• [Text block]:
--------------------------------
Tour de Nuxeo, Stage 3: The Nuxeo architecture


As we've seen in stage 1 of this Tour de Nuxeo, Nuxeo EP is a platform that implements all the major services that are expected nowadays to manage content at an enterprise scale.

In today's stage, we're going to dive deeper into the technology that powers the Nuxeo platform, and show how its architecture was carefully chosen to answer the common needs of our customers and user community.

However, since Thierry Delprat, our fearless CTO, has already written extensively about the Nuxeo EP architecture, let me focus here on the points that I think need to be highlighted and refer you to his writings and slides (see below) for more details.


Nuxeo EP is an open source Java platform that provides building blocks to create sophisticated and robust ECM applications:

  • Core ECM services, such as: storage, lifecycle, security, audit, metadata, etc.

  • High level ECM services, such as workflow, search, document transformation / rendering, collaboration, etc.

  • Interfaces, especially web user interfaces.

To make it possible, and easy, for developers and systems integrators to create their applications, we have chosen an architecture where the building blocks are extremely decoupled, and can be easily assembled to address the specific needs of each project.

The Nuxeo runtime and component framework

How does it work in practice? Each of the independent services that comprises the platform is implemented as a set of Java classes and supporting files (e.g. config and templates), bundled together in a JAR file, which is a physical manifestation of what is generally called a "component", and in our case, a "bundle".

When the application server (such as JBoss) or web container (such as Tomcat or Jetty) starts, it scans the JARs that it has access to and starts up the services that are contained in these JARs. Upon activation, these components can register information in several registries, in other words, "extend" existing components. They can also define ways they can be extended by other components, using what we call "extension points".

This way, for the application developer, an important part of his work is already covered just by choosing the services he needs from the generic "off the shelf" components that are provided by the platform, or available as add-ons on the Nuxeo Marketplace.

If you are familiar with modern Java technologies, you might have recognized here the principles of the OSGi module system and service platform, and Eclipse's extension points.

As an example, a new OCR service (whose role would be to extract text from images) could be added to a platform and then register itself into the transformation engines registry. This way, an application that manages documents scanned from paper copies can be configured with no specific code to leverage this OCR service to index the full text content of these documents, as extracted by the OCR service.
--------------------------------
• [Dataset entries]:
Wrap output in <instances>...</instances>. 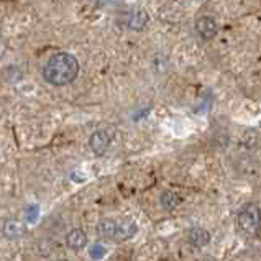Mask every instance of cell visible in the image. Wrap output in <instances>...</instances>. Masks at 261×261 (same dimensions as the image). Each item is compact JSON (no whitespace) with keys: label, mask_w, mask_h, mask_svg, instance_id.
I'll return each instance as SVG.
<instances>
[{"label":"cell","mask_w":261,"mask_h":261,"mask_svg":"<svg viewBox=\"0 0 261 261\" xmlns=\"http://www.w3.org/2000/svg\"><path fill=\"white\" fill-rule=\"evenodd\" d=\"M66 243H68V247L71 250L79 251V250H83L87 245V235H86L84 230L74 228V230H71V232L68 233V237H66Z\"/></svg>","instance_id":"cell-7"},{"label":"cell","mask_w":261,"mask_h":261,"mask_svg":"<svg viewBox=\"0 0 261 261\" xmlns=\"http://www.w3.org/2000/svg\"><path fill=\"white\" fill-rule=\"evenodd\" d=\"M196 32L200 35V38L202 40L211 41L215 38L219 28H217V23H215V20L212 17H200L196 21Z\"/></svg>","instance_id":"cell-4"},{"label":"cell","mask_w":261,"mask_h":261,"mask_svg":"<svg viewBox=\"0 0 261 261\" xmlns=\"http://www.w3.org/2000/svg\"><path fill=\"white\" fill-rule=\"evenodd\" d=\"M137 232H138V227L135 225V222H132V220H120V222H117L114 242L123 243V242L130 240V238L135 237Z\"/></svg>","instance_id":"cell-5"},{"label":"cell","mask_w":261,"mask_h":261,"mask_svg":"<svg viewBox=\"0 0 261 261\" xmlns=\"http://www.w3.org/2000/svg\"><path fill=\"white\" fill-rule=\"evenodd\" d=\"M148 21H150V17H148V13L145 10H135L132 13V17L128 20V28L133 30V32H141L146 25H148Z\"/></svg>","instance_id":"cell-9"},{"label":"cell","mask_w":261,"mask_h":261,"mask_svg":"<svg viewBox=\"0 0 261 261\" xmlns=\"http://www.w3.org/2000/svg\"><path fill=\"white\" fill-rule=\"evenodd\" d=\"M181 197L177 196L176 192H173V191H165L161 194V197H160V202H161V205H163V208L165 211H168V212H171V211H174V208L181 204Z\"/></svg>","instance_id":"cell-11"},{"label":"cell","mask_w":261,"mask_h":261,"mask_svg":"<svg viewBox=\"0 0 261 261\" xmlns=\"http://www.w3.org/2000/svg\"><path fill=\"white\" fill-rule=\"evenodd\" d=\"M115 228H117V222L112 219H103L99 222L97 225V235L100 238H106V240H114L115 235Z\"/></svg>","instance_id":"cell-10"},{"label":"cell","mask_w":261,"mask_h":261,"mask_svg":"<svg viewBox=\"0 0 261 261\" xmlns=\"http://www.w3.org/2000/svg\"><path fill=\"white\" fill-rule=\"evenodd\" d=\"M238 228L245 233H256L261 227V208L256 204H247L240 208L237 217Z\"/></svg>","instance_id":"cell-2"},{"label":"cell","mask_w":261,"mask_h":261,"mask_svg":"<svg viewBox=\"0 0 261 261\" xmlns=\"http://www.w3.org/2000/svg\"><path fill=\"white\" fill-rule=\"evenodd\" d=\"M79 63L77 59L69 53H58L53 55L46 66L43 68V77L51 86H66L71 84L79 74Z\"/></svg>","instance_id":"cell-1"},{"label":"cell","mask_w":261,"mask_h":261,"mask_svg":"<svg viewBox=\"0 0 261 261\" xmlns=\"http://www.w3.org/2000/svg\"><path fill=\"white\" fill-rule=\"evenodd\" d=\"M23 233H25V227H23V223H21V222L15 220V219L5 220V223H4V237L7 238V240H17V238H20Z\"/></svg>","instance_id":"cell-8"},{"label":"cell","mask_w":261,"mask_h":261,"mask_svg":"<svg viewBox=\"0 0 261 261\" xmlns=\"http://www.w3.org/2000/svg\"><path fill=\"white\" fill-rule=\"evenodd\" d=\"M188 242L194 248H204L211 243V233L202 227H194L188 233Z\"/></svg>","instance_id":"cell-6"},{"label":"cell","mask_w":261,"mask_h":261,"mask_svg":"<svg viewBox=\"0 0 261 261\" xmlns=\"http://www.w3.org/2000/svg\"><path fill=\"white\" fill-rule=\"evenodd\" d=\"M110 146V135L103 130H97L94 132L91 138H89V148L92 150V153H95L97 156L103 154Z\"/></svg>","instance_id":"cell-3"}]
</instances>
--------------------------------
• [Exercises to complete]:
1: Could you repeat the passage of the Nuxeo architecture article from "Nuxeo EP is an" up to and including "rendering, collaboration, etc.", word for word?
2: How would the Nuxeo architecture article go on after its final sentence? Continue it from there.

• [Final answers]:
1:
Nuxeo EP is an open source Java platform that provides building blocks to create sophisticated and robust ECM applications:

  • Core ECM services, such as: storage, lifecycle, security, audit, metadata, etc.

  • High level ECM services, such as workflow, search, document transformation / rendering, collaboration, etc.

2:
As another example, a JAR can be comprised of only configuration files for the various services that the Nuxeo platform provides, to enable customization (or overriding) of the default parameters of a standard application built on top of Nuxeo EP (for instance, Nuxeo DM for Document Management), with customer-specific document types, life cycles, metadata, indexes, actions, or look and feel.

More info: OSGi Bundles, Components & Extension Points from the Nuxeo Tutorial.

Pre-built applications

The end-game of our development effort is to create great applications that answer the needs of real users.

Providing great building blocks and an assembly manual to create these applications is a way to achieve this goal, but it would be time consuming to build an application from scratch using a bottom-up approach.

This is the reason why we also provide ready-to-use content applications, such as Nuxeo DM (for document management) or Nuxeo DAM (for digital asset management), which cover most, if not all, the needs for basic document management and digital asset management with no customization at all.

But wait, it gets even better! Since these applications are based on the modular Nuxeo EP platform, they are easy to customize using just configuration files (no code), or by using Nuxeo Studio, our configuration "IDE" that is available as a service to our customers, that spits out the config file from high-level descriptions that can be modeled graphically by business consultants.

Why did we choose this model?

This model is great but comes with a price (mostly for us, developers of the platform): developing software as decoupled components imposes the need to be extra careful in the way software is developed, in order to isolate the different functionalities in different components and ensure that all the components can work together in every combination that makes sense.

Most of our competitors (including the big vendors in the Gartner magic quadrant) don't make this effort, or have a technology that is too old and inflexible to move into this direction: they are happy to provide products as big monolithic pieces of software that look ok out of the box, but that are so impervious to change beyond the basic configuration that they offer that it can take 10 times longer (when it's possible at all) to adapt their software to real-life customer needs.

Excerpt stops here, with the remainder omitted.